> Provided passage
# # # # # # #

Differential effects of stress on presynaptic and postsynaptic 5-hydroxytryptamine-1A receptors in the rat brain: an in vitro electrophysiological study

Abstract

Extracellular and intracellular recording techniques were used to assess possible changes in the functional properties of 5-hydroxytryptamine-1A receptors in brain slices prepared from rats subjected to different stress paradigms. Whereas a 30-min restraint stress did not alter the inhibitory influence of ipsapirone on the firing of serotoninergic neurons in the dorsal raphe nucleus, the same session followed by a 24-h isolation produced a significant decrease in the potency of the 5-hydroxytryptamine-1A agonist to inhibit the electrical activity of these cells. Similarly, exposure of the animals to novel uncontrolled environmental conditions for 16 h significantly reduced the potency of ipsapirone to decrease the firing rate of serotoninergic neurons in brain stem slices. The effects of the latter two stressful paradigms were observed in slices from intact rats, but not in those from adrenalectomized animals. Intracellular recording showed that exposure of the animals to novel uncontrolled environmental conditions markedly reduced the potency of 5-carboxamidotryptamine to hyperpolarize serotoninergic neurons in the dorsal raphe nucleus and to decrease the input resistance of their plasma membrane. In contrast, the same stressful paradigm exerted no significant influence on the membrane effects of this 5-hydroxytryptamine-1A agonist on pyramidal cells in the CA1 hippocampal area. These data show that, like the direct application of corticosterone on to brain slices [Laaris N. et al. (1995) Neuropharmacology 34, 1201–1210], the stress-induced in vivo elevation of serum levels of endogenous corticosterone is associated with desensitization of somatodendritic 5-hydroxytryptamine-1A receptors in the dorsal raphe nucleus. The differential changes in 5-hydroxytryptamine-1A receptor sensitivity due to stress in the latter area versus the hippocampus further support the idea that somatodendritic and postsynaptic 5-hydroxytryptamine-1A receptors are regulated differently in the rat brain.

# # # # # # #

> Task details
List every stress paradigm to which the rats in the abstract were subjected.

> Record extracts
# # # # # # #

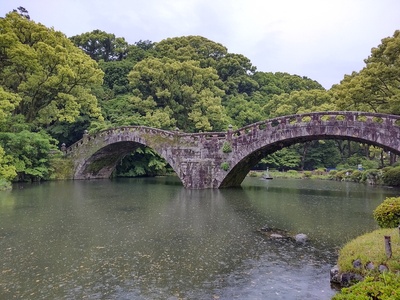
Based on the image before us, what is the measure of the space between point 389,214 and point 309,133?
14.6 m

# # # # # # #

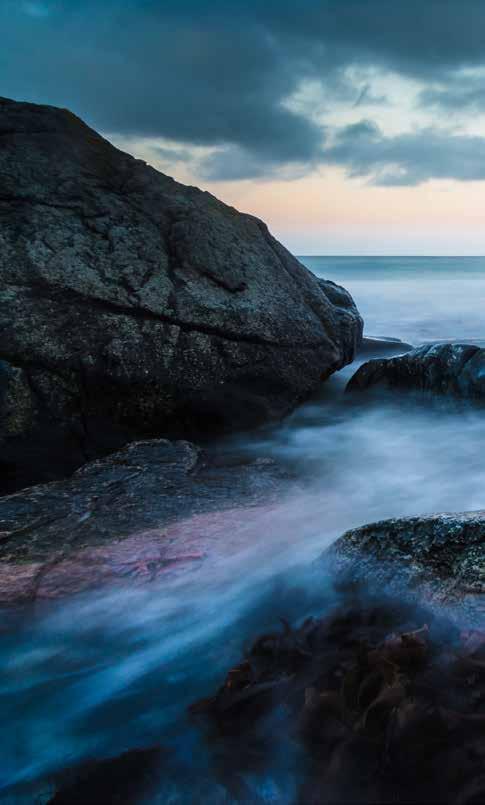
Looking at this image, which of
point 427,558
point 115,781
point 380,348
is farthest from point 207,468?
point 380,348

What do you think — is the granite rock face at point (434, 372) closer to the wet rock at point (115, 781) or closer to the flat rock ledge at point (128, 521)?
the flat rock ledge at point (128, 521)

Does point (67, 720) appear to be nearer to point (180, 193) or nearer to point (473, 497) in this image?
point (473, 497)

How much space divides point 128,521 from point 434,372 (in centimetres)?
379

# # # # # # #

> Completed exercise
- A 30-min restraint stress
- A 30-min restraint stress followed by a 24-h isolation
- Exposure to novel uncontrolled environmental conditions for 16 h